Each directory of training set, development set, and evaluation set, has same directory structure. See also http://kaldi-asr.org/doc/data_prep.html about Kaldi data structure. We recommend you running ofuton_p_utagoe_db recipe and checking the contents of data/ by yourself.

cd egs/ofuton_p_utagoe_db/svs1
./run.sh

• Directory structure

  data/
  ├── tr_no_dev/     # Training set directory
  │   ├── text       # The transcription
  │   ├── label      # Specifying start and end time of the transcription 
  │   ├── midi.scp   # MIDI file path
  │   ├── wav.scp    # Wave file path
  │   ├── utt2spk    # A file mapping utterance-id to speaker-id
  │   ├── spk2utt    # A file mapping speaker-id to utterance-id
  │   ├── segments   # [Option] Specifying start and end time of each utterance
  │   └── (utt2lang) # A file mapping utterance-id to language type (only for multilingual)
  ├── dev/
  │   ...
  ├── test/
  │   ...
  └── token_list/   # token list directory
      ...
  

• text format

  uttidA <transcription>
  uttidB <transcription>
  ...
  

• label format

  uttidA (startA1, endA1, phA1) (startA2, endA2, phA1) ...
  uttidB (startB1, endB1, phB1) (startB2, endB2, phB2) ...
  ...
  

• midi.scp format

  uttidA /path/to/uttidA.mid
  uttidB /path/to/uttidB.mid
  ...
  

  Note that for databases without explicit midi or MusicXML, we also provide rule-based automatic music transcription to extract related music information. Relevant functions can be found in KiSing recipe here.

• wav.scp format

  uttidA /path/to/uttidA.wav
  uttidB /path/to/uttidB.wav
  ...
  

• utt2spk format

  uttidA speakerA
  uttidB speakerB
  uttidC speakerA
  uttidD speakerB
  ...
  

• spk2utt format

  speakerA uttidA uttidC ...
  speakerB uttidB uttidD ...
  ...
  

  Note that spk2utt file can be generated by utt2spk, and utt2spk can be generated by spk2utt, so it's enough to create either one of them.

  utils/utt2spk_to_spk2utt.pl data/tr_no_dev/utt2spk > data/tr_no_dev/spk2utt
  utils/spk2utt_to_utt2spk.pl data/tr_no_dev/spk2utt > data/tr_no_dev/utt2spk

  If your corpus doesn't include speaker information, give the same speaker id as the utterance id to satisfy the directory format, otherwise give the same speaker id for all utterances (Actually we don't use speaker information for asr recipe now).

  uttidA uttidA
  uttidB uttidB
  ...

  OR

  uttidA dummy
  uttidB dummy
  ...

• [Option] segments format

  If the audio data is originally long recording, about > ~1 hour, and each audio file includes multiple utterances in each section, you need to create segments file to specify the start time and end time of each utterance. The format is <utterance_id> <wav_id> <start_time> <end_time>.

  ofuton_0000000000000000hato_0007 ofuton_0000000000000000hato 33.470 38.013
  ...
  

  Note that if using segments, wav.scp has <wav_id> which corresponds to the segments instead of utterance_id.
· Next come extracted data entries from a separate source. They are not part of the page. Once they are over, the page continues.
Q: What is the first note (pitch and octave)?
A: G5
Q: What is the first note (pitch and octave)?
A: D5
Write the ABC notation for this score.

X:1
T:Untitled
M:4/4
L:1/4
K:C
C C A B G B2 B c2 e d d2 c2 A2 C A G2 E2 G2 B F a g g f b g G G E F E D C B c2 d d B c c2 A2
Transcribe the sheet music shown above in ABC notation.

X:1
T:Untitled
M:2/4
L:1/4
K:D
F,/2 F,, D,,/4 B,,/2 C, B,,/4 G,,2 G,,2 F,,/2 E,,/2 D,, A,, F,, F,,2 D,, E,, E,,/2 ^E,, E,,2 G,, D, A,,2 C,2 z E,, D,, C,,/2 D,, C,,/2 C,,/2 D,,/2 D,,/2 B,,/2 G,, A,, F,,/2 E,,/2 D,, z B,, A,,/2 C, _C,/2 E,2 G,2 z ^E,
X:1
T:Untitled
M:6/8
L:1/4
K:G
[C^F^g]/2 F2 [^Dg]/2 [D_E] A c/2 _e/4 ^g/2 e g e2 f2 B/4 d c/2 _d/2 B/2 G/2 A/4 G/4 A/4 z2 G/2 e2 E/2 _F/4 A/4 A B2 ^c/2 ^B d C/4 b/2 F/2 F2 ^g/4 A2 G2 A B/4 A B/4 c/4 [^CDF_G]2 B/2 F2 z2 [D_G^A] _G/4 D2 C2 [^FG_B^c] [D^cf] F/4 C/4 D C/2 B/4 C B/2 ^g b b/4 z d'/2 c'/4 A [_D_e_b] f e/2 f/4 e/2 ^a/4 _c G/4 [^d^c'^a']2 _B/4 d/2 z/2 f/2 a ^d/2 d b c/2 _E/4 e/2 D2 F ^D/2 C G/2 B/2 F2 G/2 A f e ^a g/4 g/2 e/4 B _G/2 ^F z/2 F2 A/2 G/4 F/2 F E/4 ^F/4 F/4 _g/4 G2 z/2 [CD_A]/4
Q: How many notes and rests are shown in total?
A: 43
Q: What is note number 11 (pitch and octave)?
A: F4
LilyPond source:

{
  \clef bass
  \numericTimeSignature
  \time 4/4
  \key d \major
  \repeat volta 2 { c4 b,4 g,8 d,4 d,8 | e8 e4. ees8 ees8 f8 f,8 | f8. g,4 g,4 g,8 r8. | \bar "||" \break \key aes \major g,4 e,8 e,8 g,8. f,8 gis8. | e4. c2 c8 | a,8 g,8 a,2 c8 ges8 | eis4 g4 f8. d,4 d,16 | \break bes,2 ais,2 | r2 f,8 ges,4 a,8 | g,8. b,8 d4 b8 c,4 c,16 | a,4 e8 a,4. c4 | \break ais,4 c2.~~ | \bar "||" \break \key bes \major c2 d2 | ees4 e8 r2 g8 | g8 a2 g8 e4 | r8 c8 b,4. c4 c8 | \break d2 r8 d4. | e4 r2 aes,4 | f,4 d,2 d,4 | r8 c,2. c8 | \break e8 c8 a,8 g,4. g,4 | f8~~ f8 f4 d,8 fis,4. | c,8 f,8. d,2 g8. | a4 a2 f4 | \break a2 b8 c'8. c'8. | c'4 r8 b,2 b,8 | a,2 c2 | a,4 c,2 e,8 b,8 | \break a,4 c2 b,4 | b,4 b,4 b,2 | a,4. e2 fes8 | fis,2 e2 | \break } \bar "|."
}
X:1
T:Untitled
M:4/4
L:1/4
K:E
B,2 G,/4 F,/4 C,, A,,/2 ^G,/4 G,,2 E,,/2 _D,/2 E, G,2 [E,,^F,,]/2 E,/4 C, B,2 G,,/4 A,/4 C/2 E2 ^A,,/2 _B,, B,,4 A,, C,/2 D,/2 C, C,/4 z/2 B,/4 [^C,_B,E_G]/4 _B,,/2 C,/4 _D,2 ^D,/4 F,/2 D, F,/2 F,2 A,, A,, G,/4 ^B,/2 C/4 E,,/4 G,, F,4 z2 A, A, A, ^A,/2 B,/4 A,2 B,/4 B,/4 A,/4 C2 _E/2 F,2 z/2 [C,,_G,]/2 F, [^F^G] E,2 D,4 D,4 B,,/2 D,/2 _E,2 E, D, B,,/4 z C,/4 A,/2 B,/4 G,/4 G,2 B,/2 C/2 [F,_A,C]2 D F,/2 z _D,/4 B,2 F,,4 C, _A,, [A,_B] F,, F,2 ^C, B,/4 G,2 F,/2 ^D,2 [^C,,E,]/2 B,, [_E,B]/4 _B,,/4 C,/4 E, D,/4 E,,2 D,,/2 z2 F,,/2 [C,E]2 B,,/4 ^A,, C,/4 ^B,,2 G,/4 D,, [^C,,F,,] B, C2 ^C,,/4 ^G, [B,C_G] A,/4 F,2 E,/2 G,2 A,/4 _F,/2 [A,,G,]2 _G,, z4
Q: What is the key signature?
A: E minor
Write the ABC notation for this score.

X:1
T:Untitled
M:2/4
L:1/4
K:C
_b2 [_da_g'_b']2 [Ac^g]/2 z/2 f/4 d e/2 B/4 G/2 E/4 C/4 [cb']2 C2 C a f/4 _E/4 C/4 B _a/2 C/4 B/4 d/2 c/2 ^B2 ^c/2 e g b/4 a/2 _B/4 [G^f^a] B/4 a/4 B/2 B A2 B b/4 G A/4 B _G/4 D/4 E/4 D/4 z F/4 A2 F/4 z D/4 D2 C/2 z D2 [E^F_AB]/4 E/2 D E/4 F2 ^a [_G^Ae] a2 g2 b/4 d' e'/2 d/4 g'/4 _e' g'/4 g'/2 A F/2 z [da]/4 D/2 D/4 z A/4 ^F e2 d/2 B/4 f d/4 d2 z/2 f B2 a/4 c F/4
  ofuton_0000000000000000hato /path/to/ofuton_0000000000000000hato.wav
  ...
  

• utt2lang format

  uttidA languageA
  uttidB languageB
  uttidC languageA
  uttidD lagnuageB
  ...
  

  Note that utt2lang file is only generated for multilingual dataset (see in recipe egs/multilingual_four).

Once you complete creating the data directory, it's better to check it by utils/validate_data_dir.sh.

utils/validate_data_dir.sh --no-feats data/tr_no_dev
utils/validate_data_dir.sh --no-feats data/dev
utils/validate_data_dir.sh --no-feats data/test

Supported text frontend

You can change via --g2p option in svs.sh.

• none: Just separate by space
  • e.g.: HH AH0 L OW1 <space> W ER1 L D -> [HH, AH0, L, OW1, <space>, W, ER1, L D]

You can see the code example from here.

Supported text cleaner

You can change via --cleaner option in svs.sh.

• none: No text cleaner.

You can see the code example from here.

Supported Models

You can train the following models by changing *.yaml config for --train_config option in run.sh.

• Naive-RNN
• GLU-Transformer
• MLP-Singer
• XiaoIce

You can find example configs of the above models in egs/ofuton_p_utagoe_db/svs1/conf/tuning.